Замолчал снова, переключился на другое:
– Я стишками баловался тогда.
Тяжело сглотнул, глухо произнёс:
– После того – завязал.
Продолжал:
– Ну и запечатлел на бумаге, не для печати, естественно, как гибли мы зазря под Ивантеевкой, как одни коммунисты – вперёд, а другие – назад в атаке. Да сдуру, бахвалясь, прочёл в землянке перед своими и прибывшими в пополнение, думал, всё между нами, братьями по смерти, останется. – Вздохнул: - Не вышло. Утром вызвал командир батальона, от него – в особый отдел к этому вот майору, тогда он был ещё старшим лейтенантом.
Замолчал, припоминая или обдумывая, что сказать.
– Вместе мои стихи читали, которые вытащили у меня из кармана, построчно разбирали, что мне причиталось за каждую строку, - хмыкнул-вздохнул, - выходило на все 25 строгого режима.

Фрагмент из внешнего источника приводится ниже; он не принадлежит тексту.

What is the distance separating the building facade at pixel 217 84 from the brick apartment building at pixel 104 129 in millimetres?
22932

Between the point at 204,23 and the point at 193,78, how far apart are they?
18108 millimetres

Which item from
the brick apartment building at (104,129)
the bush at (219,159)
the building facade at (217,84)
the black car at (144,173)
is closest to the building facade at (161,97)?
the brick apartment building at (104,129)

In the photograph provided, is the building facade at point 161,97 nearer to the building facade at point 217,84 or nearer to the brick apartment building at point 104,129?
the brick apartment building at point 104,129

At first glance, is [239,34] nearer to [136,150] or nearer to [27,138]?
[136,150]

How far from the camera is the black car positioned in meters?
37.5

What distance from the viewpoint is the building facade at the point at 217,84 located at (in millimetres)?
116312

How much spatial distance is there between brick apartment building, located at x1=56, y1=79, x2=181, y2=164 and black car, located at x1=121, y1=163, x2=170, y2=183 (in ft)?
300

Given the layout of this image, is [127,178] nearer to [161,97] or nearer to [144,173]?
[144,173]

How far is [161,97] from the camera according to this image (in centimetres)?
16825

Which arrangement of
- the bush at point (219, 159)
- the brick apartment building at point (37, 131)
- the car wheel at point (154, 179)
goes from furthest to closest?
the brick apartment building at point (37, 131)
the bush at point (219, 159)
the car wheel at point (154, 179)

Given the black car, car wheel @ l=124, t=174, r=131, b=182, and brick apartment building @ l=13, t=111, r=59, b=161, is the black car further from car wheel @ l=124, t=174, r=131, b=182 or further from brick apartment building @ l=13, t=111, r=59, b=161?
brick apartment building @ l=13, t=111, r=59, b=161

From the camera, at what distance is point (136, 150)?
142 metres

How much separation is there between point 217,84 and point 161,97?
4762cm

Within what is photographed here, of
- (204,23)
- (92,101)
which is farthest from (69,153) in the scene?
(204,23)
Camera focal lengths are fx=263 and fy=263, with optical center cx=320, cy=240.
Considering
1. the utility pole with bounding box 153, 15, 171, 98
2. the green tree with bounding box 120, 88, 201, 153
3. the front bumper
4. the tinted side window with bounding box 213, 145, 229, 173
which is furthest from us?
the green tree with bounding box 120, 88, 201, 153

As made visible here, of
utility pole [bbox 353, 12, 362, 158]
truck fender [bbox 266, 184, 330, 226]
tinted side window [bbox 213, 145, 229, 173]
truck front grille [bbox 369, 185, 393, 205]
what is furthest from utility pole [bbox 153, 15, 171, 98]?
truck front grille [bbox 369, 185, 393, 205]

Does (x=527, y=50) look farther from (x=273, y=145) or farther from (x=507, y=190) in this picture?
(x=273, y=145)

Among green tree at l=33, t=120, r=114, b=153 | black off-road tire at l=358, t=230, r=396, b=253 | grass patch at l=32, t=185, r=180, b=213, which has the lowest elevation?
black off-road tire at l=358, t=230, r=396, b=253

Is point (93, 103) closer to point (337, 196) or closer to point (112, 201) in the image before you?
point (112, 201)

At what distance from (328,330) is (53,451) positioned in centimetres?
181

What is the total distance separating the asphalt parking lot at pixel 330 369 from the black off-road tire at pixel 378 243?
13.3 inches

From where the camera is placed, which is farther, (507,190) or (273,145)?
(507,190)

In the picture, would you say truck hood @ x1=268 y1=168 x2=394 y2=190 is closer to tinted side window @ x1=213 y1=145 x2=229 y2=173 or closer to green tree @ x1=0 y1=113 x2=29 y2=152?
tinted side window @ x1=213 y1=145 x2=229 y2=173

Бросил выкуренную до мундштука папиросу, остановился, отвернувшись.
– Били, гады. И он – тоже.
Усмехнулся невесело:
– Умеют бить: долго не мог отключиться.
Снова закурил, уже спокойнее продолжал, видно, неудобные, самые неприятные воспоминания кончились.
– Трибунал разжаловал в рядовые и отправил в штрафники.
Пауз в рассказе стало меньше.
– Жить не хотелось. Думал, скорее бы конец. Лез на смерть, а она не брала. В штрафниках как? Каждый хочет малой кровью отделаться, а мне всё равно было. Уж как я ни испытывал судьбу, а всё жив оставался, хотя рядом косило напропалую. Народ в штрафниках злой, неприятный, каждый сам по себе, на страхе держится, страхом подгоняется. А тут, глядя, как я не берегу себя, а всё цел, липнут, думают, заговорённый, и им обломится счастья рядом. Заметило и начальство: стал я снова взводным, только штрафным. Давай, мол, если ты такой отчаянный и везучий, используй фарт на общее дело.